─── SOURCE DOCUMENT ───

Compiled by Patrick Moulin

Thu. 9 Get a scoop and save a pooch from 4-8 p.m. today at Atomic #7 (605 Mall Ring Circle, Henderson) as it hosts a fundraiser for the Shelter Pet Rescue Network. With the purchase of a $25 ticket, you can build your own organic sundae, sample many delicious vegan treats and watch a dessert demonstration by local vegan advocate, Chef Mayra. If you’re planning to attend, consider bringing dog toys, washable beds, organic treats or nylon collars to donate. Visit ChefMayra.com for information.

Fri. 10 Redneck chick Gretchen Wilson brings her country/rock ’n’ roll thing to the Silverton hotelcasino tonight. Wilson debuted in 2004, when she won a Grammy and reached No. 1 on the Billboard country charts. Her in-your-face attitude is reflected in her newest album, I’ve Got Your Country Right Here. Tickets are $40, the music begins at 9 p.m., and the night will rock because Wilson’s “Here for the Party.”

MNF photo by Joe Faraoni

Sat. 11 If you spent high school sitting in calc class wondering when you’d ever use such seemingly worthless knowledge, tonight you may finally find an answer. Author Jennifer Ouellette will be signing copies of her new book, The Calculus Diaries: How Math Can Help You Lose Weight, Win in Vegas and Survive a Zombie Apocalypse (Penguin, $15) at 2 p.m. at Borders Town Square, (6521 Las Vegas Blvd South). Ouellette breaks down the complicated jargon and makes math entertaining by relating it to everyday applications such as playing craps and avoiding zombies. And you thought math was silly.

─── THE DATA ───

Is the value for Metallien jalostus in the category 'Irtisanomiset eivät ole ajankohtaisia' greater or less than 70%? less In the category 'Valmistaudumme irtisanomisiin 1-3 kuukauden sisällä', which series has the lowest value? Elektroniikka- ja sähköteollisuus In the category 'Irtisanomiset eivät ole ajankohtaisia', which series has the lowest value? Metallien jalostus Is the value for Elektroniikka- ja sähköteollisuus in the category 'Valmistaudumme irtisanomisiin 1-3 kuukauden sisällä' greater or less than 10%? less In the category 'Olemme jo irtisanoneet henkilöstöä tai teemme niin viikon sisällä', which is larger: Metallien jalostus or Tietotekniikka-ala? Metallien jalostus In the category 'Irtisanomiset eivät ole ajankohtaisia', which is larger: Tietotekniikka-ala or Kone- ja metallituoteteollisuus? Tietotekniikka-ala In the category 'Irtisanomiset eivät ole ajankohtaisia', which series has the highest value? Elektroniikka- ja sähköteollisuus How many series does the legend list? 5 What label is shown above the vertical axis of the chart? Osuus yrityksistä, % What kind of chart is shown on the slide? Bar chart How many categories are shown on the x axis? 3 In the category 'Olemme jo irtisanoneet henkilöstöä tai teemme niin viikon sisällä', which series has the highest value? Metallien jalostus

───

- **TASKS TO COMPLETE**:
[A] Answer these from the events calendar:
(i) What does a ticket cost for the fundraiser at Atomic #7?
(ii) At what time does the music begin for Gretchen Wilson's show?
(iii) Which publisher is named for Jennifer Ouellette's new book?
[B] Reproduce the events calendar word for word, beginning with "Thu. 9 Get a" and ending after "ChefMayra.com for information.".
[C] Summarize the events calendar in three sentences.
Work from the events calendar alone, not the listing.

- **RESPONSES TO THE EXERCISE**:
[A]
(i) $25
(ii) 9 p.m.
(iii) Penguin

[B]
Thu. 9 Get a scoop and save a pooch from 4-8 p.m. today at Atomic #7 (605 Mall Ring Circle, Henderson) as it hosts a fundraiser for the Shelter Pet Rescue Network. With the purchase of a $25 ticket, you can build your own organic sundae, sample many delicious vegan treats and watch a dessert demonstration by local vegan advocate, Chef Mayra. If you’re planning to attend, consider bringing dog toys, washable beds, organic treats or nylon collars to donate. Visit ChefMayra.com for information.

[C] On Thursday, Atomic #7 hosts a fundraiser for the Shelter Pet Rescue Network, where a $25 ticket buys a build-your-own organic sundae, vegan treats and a dessert demonstration by Chef Mayra. On Friday, Gretchen Wilson brings her country/rock 'n' roll show to the Silverton hotelcasino, with $40 tickets and music starting at 9 p.m. On Saturday, author Jennifer Ouellette signs copies of her book The Calculus Diaries at Borders Town Square, and the book relates math to everyday uses such as playing craps and avoiding zombies.